An den Wänden hängen Pläne und Karten. Sie zeichnen ein Bild der Zukunft. Denn das Büro des Stadtplaners Arne Lorz ist eine Art Zukunftslabor. Für das Stadtentwicklungsdezernat Duisburg plant Lorz, was seine Wahlheimat wirtschaftlich überleben lassen soll. "Duisburg 2027" heißt das Projekt. Bei über zwölf Prozent Arbeitslosigkeit geht es vor allem um mehr und neue Arbeitsplätze. Arne Lorz glaubt dabei an die Potenziale Duisburgs: "Wir leben mit dem Image einer Industriemetropole, dabei war Duisburg schon immer eine Hafenstadt", sagt er. Also setzt Arne Lorz mit seinem Team bei den Häfen an.

Das Image einer Industriemetropole

Duisburgs Aufstieg begann vor rund 200 Jahren. Die schiffbaren Flüsse Rhein und Ruhr machten die Stadt zu einem Zentrum der industriellen Revolution. Binnen weniger Jahrzehnte entstanden mehr als zehn Bergwerke. An den Flussufern wurden sechs Stahlwerke gebaut. Die Einwohnerzahl stieg in 150 Jahren von knapp 4.000 auf über 600.000 Menschen. Aus der Klein- wurde eine Großstadt.

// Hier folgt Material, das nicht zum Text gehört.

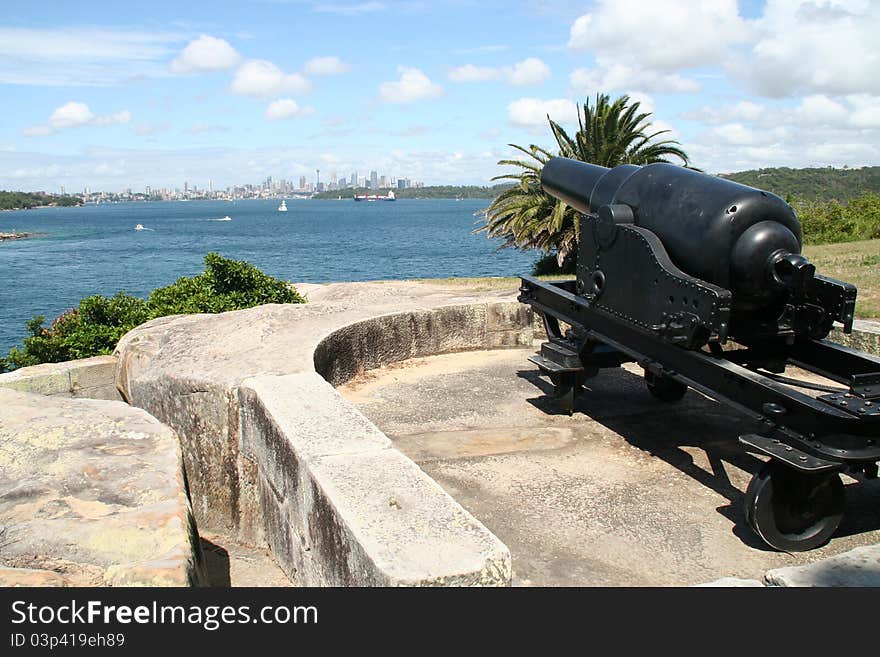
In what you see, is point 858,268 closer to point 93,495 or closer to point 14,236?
point 93,495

Stadtplaner Arne Lorz Foto: Marco Gerbig-Fabel
Stadtplaner Arne LorzBild: Marco Gerbig-Fabel

Wie die Kohle verschwand

Allein die Duisburger Bergwerke beschäftigten in ihrer Blütezeit rund 70.000 Arbeiter. Mitte der 1950er Jahre begann die Krise. Billige Importkohle und der Aufstieg des Öls bereiteten der deutschen Kohleförderung große Probleme. Die Produktionskosten im deutschen Steinkohlebergbau waren einfach in der Welt nicht mehr konkurrenzfähig. Schließlich entschied die Politik, die staatlichen Subventionen zu kürzen und nach 2005 auslaufen zu lassen. Die Konsequenz: Zwischen 1962 und 1976 mussten sechs der sieben verbliebenen Duisburger Zechen schließen. 2008 wurde auch das letzte Bergwerk stillgelegt. Seit dem Zechensterben schrumpft die Stadt. Heute hat Duisburg gerade noch 480.000 Einwohner.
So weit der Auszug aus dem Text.